G: Um… Why were they fighting?
M: Um… because John thinks Mary’s death was Sherlock’s fault because Mary took the bullet for Sherlock? In the aquarium?
G: OK. But can John beat Sherlock up very badly first?
M: Yeah. Yeah. Good.
G: Now… just to keep them hopping, let’s throw in some kind of memory-changing IV drug. We can call it T12.
M: Oh, yeah. That sounds mysterious. Will it have any bearing on Sherlock’s strangely missing memories of his sister?
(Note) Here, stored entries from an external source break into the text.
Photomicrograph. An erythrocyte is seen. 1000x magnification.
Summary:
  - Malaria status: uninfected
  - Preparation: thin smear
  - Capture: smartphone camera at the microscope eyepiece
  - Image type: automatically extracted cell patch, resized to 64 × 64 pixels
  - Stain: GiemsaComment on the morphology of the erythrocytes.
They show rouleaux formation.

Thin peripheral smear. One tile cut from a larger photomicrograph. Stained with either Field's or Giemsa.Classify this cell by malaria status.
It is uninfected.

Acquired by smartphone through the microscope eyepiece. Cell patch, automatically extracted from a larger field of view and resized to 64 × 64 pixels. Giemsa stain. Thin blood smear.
Or the weirdness of the island fortress or the AIRPLANE GIRL PLOT I just made up? This girl is alone on a plane and all the adults are asleep and she calls Sherlock!!
G: No. No bearing. No connection. But I love AIRPLANE GIRL PLOT.
M: Like… she’s flying over cities. They have to make her crash the plane over water!
G: You know what else I want to do?
G: UmbrellaSwordGun. Remember when we drew that in our notebook that one time!?
M: Totally. Let’s UmbrellaSwordGun the hell out of Mycroft. And –
M & G (in unison): BLEEDING EYEBALL PORTRAIT!!
M: Eurus can chain John in a well.
G: Didn’t she already shoot John?
M: Never mind that. She can chain John in a well… um… like she did many years ago…
G: To Sherlock’s dog REDBEARD!!
M: No! No! To Sherlock’s best friend VICTOR TREVOR! Whom he CALLS Redbeard!!
G: But let’s make a dog bowl anyway and write “Redbeard” on it.
G: So, John’s in a well with the dead dog…
M: Dead BOY.
G: Dead BOY… right… and he chained in there… and Sherlock has to hug his sister so she’ll tell him where John is!
M: I thought we were on the Fortress Prison Island?
G: Yeah yeah that was like ten seconds ago. Now we’re back at the Holmes estate and there are lots of creepy headstones with fake dates on them? And John is in a well. And the water is rising.
M: So Sherlock keeps having water flashbacks all through this season. Even he could fight a bad guy in a pool and almost drown! Because childhood trauma!!!
G: But Sherlock doesn’t know that the dog drowned.
M: BOY drowned.
G: Sherlock doesn’t know that the boy drowned, so why would he have water fears?
M: Never mind that. Silly details.
G: And Sherlock finally gets his sister to tell him where John is, and they throw a rope to him and he climbs out of the well.
M: Isn’t he chained?
G: That was like ten seconds ago. Now he’s fine, and BLANKET.
M: Can Greg be there?
G: Yeah, yeah!
M: He’s not in London?
G: No, he’s by the well.
(Both men lean back in thick, cozy self-approval.)
(Several minutes pass.)
M: Can we blow up 221B as well?
M: YES! Drone.
M & G (in unison): GRENADE DRONE!!
(Both men settle in for happy, contented naps.)